Waktu ternyata sudah begitu larut. Akhirnya aku, Miss Y, dan juga Miss A menyusul adik Miss A yang sudah dari jam 9 tertidur pulas di dalam tenda. Sedangkan Bang Far dan kawannya masih duduk asik di luar.

Alaram sholat subuh pun mulai berbunyi dari ponsel kami. Satu persatu dari kami pun bangun dan melaksanakan sholat. Langit perlahan mulai menampakkan cahayanya yang terpantul dari sinar matahari. Suhu udara pagi itu begitu dingin dan menyegarkan.

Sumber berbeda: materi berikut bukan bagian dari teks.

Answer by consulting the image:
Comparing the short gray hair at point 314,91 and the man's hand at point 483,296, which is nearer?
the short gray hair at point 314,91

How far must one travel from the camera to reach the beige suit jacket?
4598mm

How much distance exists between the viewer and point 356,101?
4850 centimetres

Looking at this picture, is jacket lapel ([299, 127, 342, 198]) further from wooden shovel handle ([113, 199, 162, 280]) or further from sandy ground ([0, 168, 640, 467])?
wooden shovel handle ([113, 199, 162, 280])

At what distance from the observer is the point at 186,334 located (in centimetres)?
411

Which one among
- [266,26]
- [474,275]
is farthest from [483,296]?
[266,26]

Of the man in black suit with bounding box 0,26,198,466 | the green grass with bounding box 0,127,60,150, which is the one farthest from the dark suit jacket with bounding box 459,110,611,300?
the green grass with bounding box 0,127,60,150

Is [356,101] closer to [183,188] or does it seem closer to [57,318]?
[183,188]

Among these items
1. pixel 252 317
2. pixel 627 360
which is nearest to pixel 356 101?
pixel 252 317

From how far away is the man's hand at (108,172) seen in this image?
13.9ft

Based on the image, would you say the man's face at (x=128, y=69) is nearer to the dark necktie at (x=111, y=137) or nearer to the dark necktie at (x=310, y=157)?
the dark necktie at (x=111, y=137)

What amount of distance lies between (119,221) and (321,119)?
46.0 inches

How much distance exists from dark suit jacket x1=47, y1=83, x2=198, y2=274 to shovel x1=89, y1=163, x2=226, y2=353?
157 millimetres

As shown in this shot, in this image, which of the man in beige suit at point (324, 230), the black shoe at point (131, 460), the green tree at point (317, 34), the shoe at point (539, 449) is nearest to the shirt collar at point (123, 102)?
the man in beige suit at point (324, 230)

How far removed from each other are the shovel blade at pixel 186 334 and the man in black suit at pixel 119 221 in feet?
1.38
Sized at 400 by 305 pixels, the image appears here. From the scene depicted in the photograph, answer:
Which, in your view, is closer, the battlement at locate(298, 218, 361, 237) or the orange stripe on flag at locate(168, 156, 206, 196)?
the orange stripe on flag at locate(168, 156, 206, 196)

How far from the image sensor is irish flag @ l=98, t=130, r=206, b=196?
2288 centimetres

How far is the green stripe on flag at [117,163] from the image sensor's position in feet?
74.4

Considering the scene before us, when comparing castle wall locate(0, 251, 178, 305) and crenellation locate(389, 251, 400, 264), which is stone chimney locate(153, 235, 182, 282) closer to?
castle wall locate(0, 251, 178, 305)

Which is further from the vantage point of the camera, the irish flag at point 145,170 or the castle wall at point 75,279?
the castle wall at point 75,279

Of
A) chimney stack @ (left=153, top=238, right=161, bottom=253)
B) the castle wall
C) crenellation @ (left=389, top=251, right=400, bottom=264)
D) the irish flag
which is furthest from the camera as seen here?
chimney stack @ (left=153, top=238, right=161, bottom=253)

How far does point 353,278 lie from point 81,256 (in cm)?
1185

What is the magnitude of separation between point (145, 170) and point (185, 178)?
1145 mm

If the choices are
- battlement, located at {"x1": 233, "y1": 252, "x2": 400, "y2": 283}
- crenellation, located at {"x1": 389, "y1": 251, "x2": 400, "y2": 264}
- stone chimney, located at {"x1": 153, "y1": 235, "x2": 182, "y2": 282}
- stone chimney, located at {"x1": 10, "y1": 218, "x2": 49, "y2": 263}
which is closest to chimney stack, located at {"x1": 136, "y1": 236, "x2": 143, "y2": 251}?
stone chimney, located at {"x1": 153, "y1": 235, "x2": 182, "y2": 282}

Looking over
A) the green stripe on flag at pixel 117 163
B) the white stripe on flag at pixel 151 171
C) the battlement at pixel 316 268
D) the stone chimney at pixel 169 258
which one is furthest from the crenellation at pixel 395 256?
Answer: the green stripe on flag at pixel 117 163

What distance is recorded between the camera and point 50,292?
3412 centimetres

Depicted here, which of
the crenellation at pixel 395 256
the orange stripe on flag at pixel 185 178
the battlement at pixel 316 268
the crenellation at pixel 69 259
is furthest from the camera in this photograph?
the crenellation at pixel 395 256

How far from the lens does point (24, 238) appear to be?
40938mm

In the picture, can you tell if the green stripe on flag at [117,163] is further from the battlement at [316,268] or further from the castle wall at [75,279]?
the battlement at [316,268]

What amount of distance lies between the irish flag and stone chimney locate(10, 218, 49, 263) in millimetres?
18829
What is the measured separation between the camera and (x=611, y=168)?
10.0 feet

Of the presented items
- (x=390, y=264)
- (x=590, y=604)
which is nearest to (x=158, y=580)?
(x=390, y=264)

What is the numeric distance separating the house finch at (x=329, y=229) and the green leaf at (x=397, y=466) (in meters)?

Tak akan ketinggalan pengabadian momen di kala pagi itu melalui ponsel kami. Mereka dengan gaya pose mereka, sedang aku lebih suka mengabadikan alam dan sekitarnya dalam tangpakapan layar ponsel ku. Benar saja, sore lalu kami tidak sempat atau bahkan tidak bisa menangkap momen senja. Ya, karena kami yang datang terlambat juga karena langit sedang mendung-mendungnya.

Akhirnya agenda kami pun usai. Kenangan indah yang tertuang dalam secarik cerita di ujung jalan. Ku ucapkan terimakasih untuk semua kisah dan pengalaman yang menyenangkan. Meski tak semua hal terasa semenyenangkan itu, namun bagi ku segala kenangan ingin ku abadikan dalam memori kecil ku ini. Karena meski ku berusaha melupakannya, sungguh memori manusia tak seperti memori ponsel yang kita delete, lalu ia akan hilang begitu saja. Memori ini permanen tertanam dengan baik bahkan sejak kita belum terlahir dari kandungan ibu. Yang kuyakini hanya satu.

“Tugas kita hanya untuk menjalaninya dengan sebaik mungkin. Sebab yang telah berlalu tak akan pernah kembali lagi. Dan yang akan datang tak akan pernah melepaskan masa lalu. Sekali pun diri kita sendiri.”